Courtesy of Drs. Wendie and Jeremy Berg
Figure 4. Tomosynthesis (“3D mammography”). A) For tomosynthesis, the breast is compressed as for a regular 2D mammogram and the x-ray tube moves in an arc over the breast. Multiple short-exposure “projection” images are obtained and used to create thin “slice” (often 1-mm thick) images of the breast (A, B and C bottom row), which reduces the overlap of tissues and can help show architectural distortion. B) Image of Tomosynthesis System
aRafferty EA, Durand MA, Conant EF, et al. Breast Cancer Screening Using Tomosynthesis and Digital Mammography in Dense and Nondense Breasts. JAMA. 2016;315(16):1784-6.
- Currently, tomosynthesis is generally performed in addition to a 2-D mammogram. When a 2-D mammogram and 3-D mammogram are performed together, the study results in twice the radiation dose as from a 2-D mammogram alone - and the dose is greater in thicker breasts. Some centers have the computer software needed to create a “synthetic” 2D mammogram from the same images used to create the tomosynthesis slices. This synthetic mammogram may be able to be used instead of the standard 2D mammogram so that the radiation dose from tomosynthesis would be similar to a standard mammogram.

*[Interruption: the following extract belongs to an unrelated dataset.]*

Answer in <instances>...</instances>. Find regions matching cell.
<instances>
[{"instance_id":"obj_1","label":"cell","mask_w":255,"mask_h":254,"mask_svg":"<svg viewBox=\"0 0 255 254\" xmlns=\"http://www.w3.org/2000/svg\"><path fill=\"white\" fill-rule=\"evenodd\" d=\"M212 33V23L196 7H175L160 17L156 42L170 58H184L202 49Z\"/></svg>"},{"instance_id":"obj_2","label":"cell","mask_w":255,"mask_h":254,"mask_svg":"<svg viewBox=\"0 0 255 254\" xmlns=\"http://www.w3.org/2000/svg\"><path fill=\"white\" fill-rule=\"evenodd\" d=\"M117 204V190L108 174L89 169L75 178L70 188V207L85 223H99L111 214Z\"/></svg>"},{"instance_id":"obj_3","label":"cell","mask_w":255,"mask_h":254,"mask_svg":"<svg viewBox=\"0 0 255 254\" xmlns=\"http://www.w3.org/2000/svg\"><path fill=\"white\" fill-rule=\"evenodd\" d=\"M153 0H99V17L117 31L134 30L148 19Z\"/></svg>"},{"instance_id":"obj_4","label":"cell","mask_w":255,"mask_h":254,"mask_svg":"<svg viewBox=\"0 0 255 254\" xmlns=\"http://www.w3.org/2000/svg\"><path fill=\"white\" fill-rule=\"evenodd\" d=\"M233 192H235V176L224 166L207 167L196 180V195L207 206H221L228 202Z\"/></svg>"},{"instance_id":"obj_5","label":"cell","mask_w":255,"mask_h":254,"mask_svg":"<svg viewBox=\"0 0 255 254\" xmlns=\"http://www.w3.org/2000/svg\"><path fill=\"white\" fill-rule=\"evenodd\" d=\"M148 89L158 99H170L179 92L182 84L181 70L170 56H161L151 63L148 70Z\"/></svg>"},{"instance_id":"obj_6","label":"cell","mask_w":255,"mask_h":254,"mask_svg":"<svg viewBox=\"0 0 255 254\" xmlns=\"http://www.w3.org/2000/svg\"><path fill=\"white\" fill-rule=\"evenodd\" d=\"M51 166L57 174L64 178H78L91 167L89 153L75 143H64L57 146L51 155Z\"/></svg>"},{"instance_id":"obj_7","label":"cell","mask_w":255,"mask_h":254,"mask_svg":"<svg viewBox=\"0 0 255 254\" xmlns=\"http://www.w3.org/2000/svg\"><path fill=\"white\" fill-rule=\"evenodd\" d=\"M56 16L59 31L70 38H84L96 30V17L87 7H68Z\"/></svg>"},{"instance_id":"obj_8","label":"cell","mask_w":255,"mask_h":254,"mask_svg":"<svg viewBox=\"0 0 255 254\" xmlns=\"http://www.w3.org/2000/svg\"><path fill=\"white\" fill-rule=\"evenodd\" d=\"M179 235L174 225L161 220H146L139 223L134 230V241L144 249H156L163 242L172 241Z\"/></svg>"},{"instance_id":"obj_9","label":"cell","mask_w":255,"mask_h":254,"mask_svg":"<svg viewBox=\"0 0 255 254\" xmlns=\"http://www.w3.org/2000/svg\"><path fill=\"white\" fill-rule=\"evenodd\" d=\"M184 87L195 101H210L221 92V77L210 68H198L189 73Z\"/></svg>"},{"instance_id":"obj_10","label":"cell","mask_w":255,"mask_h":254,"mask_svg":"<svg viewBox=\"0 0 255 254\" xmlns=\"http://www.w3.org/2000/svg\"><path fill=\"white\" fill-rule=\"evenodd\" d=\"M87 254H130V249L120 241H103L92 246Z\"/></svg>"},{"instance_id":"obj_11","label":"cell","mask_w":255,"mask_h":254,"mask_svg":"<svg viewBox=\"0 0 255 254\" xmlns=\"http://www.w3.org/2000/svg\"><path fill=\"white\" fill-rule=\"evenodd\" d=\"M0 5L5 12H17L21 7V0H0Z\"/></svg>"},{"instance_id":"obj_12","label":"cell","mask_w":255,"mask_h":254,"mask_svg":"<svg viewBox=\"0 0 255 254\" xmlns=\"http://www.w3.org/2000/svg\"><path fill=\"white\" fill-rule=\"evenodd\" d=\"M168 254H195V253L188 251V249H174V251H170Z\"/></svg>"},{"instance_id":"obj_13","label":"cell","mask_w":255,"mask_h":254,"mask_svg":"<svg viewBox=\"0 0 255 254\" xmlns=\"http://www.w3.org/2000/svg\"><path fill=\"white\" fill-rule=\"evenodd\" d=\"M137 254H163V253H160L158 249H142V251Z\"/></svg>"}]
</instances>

- While slightly more cancers can be seen with tomosynthesis in women of all breast densities, the effectiveness of 3-D mammography in dense breasts has not been fully evaluated and some cancers will still remain hidden by dense tissue. An analysis of over 170,000 3D mammograms compared to over 270,000 2D mammograms showed an increase in cancer detection of 1.6 per 1000 in women with heterogeneously dense breasts but no improvement in cancer detection in extremely dense breasts.a One studyb showed there is a benefit to having tomosynthesis every year, with fewer cancers presenting as lumps in the interval between screens, though further validation of the approach is needed.
- Importantly, compared to standard mammography, tomosynthesis reduces the need for recall, typically referred to as a “diagnostic mammogram”, for additional testing (such as additional mammographic views) to evaluate areas of overlapping normal tissue. It can also reduce the number of examinations for women recalled from screening. When tomosynthesis images show a mass, the spot compression or spot magnification views which are otherwise commonly performed can be skipped, and the woman can usually have just ultrasound (see Figure 6A and 6B.)
Figure 5. Analog, Digital & Tomosynthesis 3D Mammography (same patient as Figures 1-3)
Figure 6A. Screening 2D Mammogram 3D Tomosynthesis. Standard 2D MLO digital mammogram (left) and MLO tomosynthesis 1-mm slice (right) from this 48-year-old woman with heterogeneously dense breasts shows very subtle possible distortion (arrow) in the upper right breast on standard mammogram. On tomosynthesis, the distortion is better seen, as is the underlying irregular mass (red circle).
Figure 6B. Ultrasound was performed directed to the mass seen on tomosynthesis and shows an irregular hypoechoic (dark gray) mass (marked by calipers), compatible with cancer. US-guided core needle biopsy showed grade 2-3 invasive ductal cancer with associated DCIS.
Considerations: All mammograms utilize x-ray technology and dense tissue “blocks” x-rays. This means tumors can be hidden by overlying dense tissue. The effect of breast density on a mammogram: A cancer masked on a 2D mammogram could still be masked on a 3D mammogram unless it is surrounded by fatty tissue. Standard mammography has been shown to miss about 50% of cancers present in women with dense breasts. The miss rate of tomosynthesis has not yet been fully established, but remains an issue in dense breasts. Further study is needed on the benefit of having tomosynthesis each year.